Dataset entries
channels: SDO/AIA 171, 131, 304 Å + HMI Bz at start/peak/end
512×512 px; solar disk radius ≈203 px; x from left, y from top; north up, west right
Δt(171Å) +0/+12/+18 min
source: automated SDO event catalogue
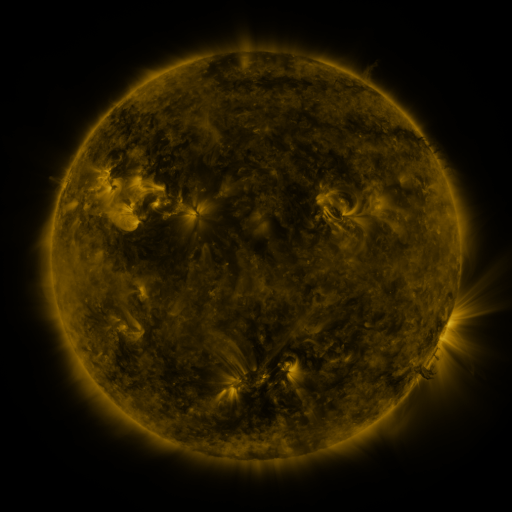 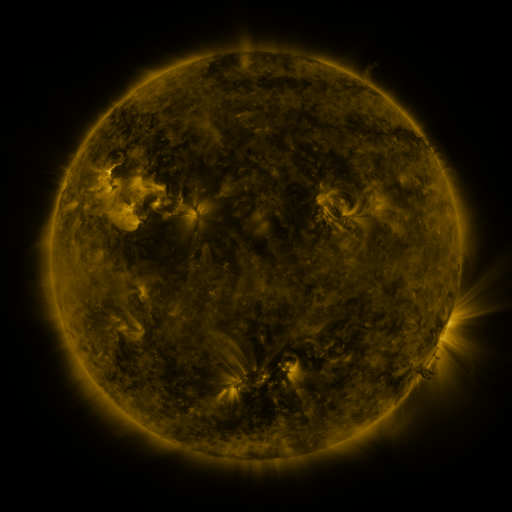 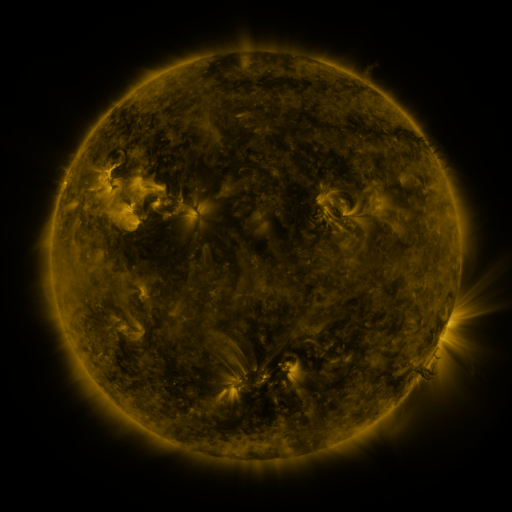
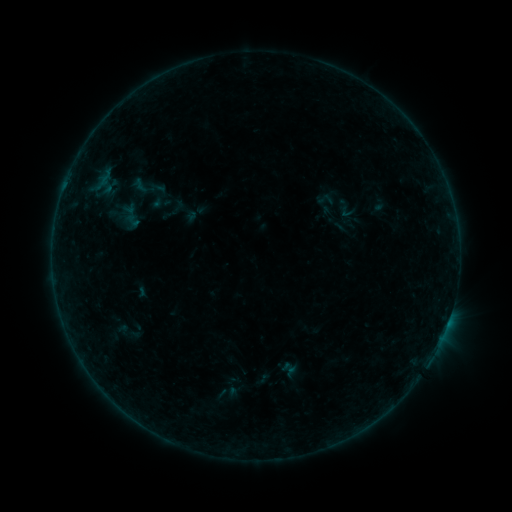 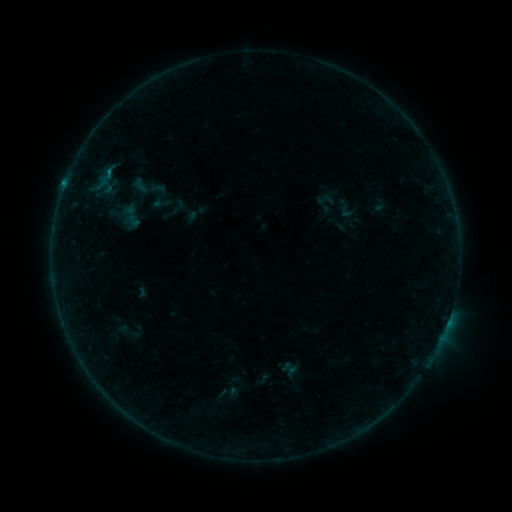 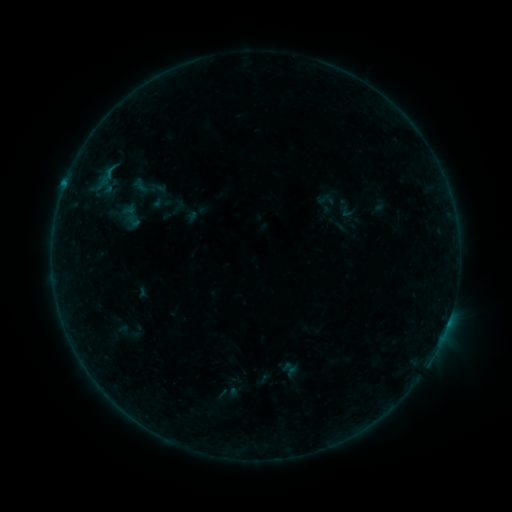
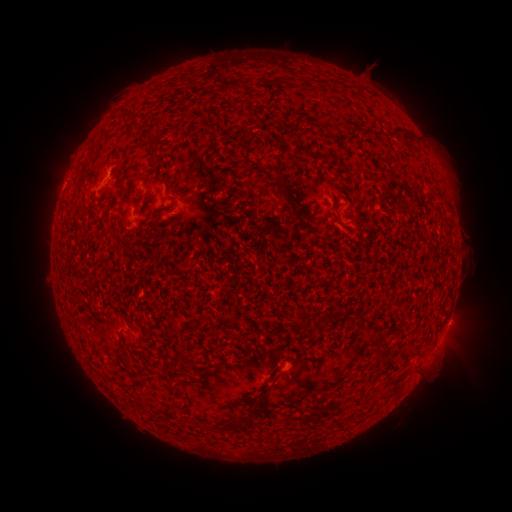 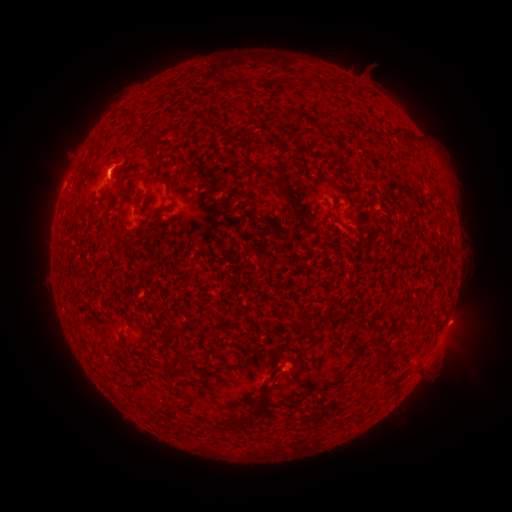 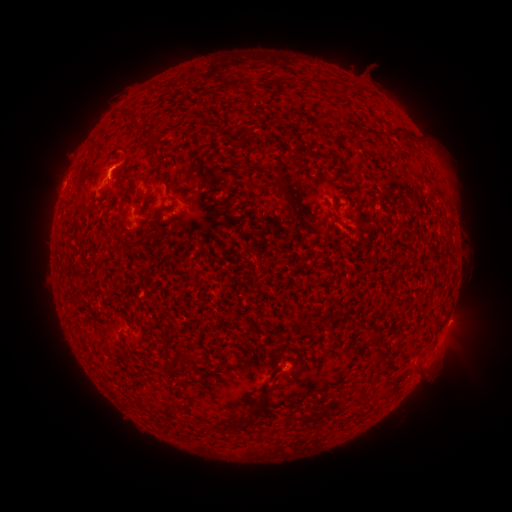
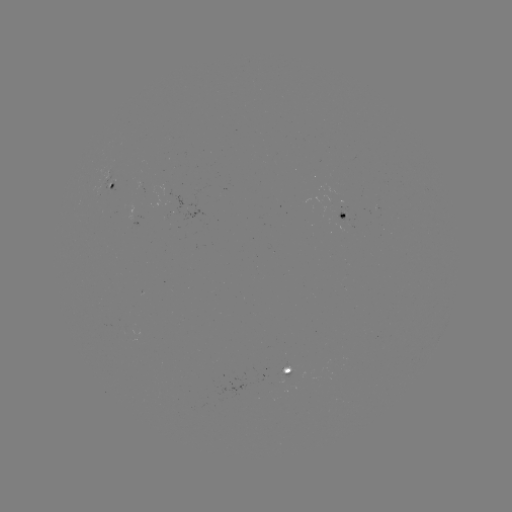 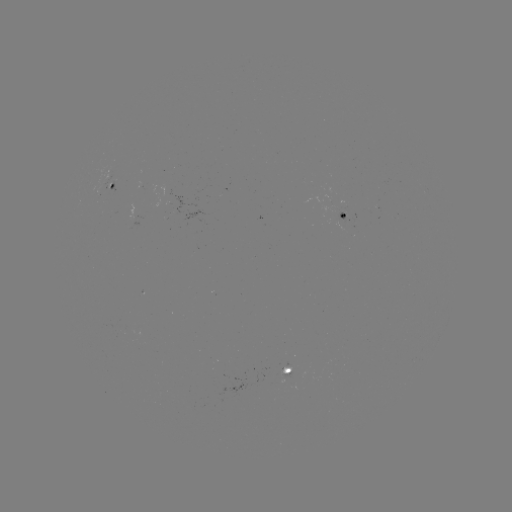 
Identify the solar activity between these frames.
B3.1 flare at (109, 173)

* **Prompt**
Render each line of the entries above as a Markdown table with a Row column giving the row number and a Line column giving the text, skipping blank lines and leaving out the pictures.

* **Exercise result**
| Row | Line |
|---|---|
| 1 | channels: SDO/AIA 171, 131, 304 Å + HMI Bz at start/peak/end |
| 2 | 512×512 px; solar disk radius ≈203 px; x from left, y from top; north up, west right |
| 3 | Δt(171Å) +0/+12/+18 min |
| 4 | source: automated SDO event catalogue |
| 5 | Identify the solar activity between these frames. |
| 6 | B3.1 flare at (109, 173) |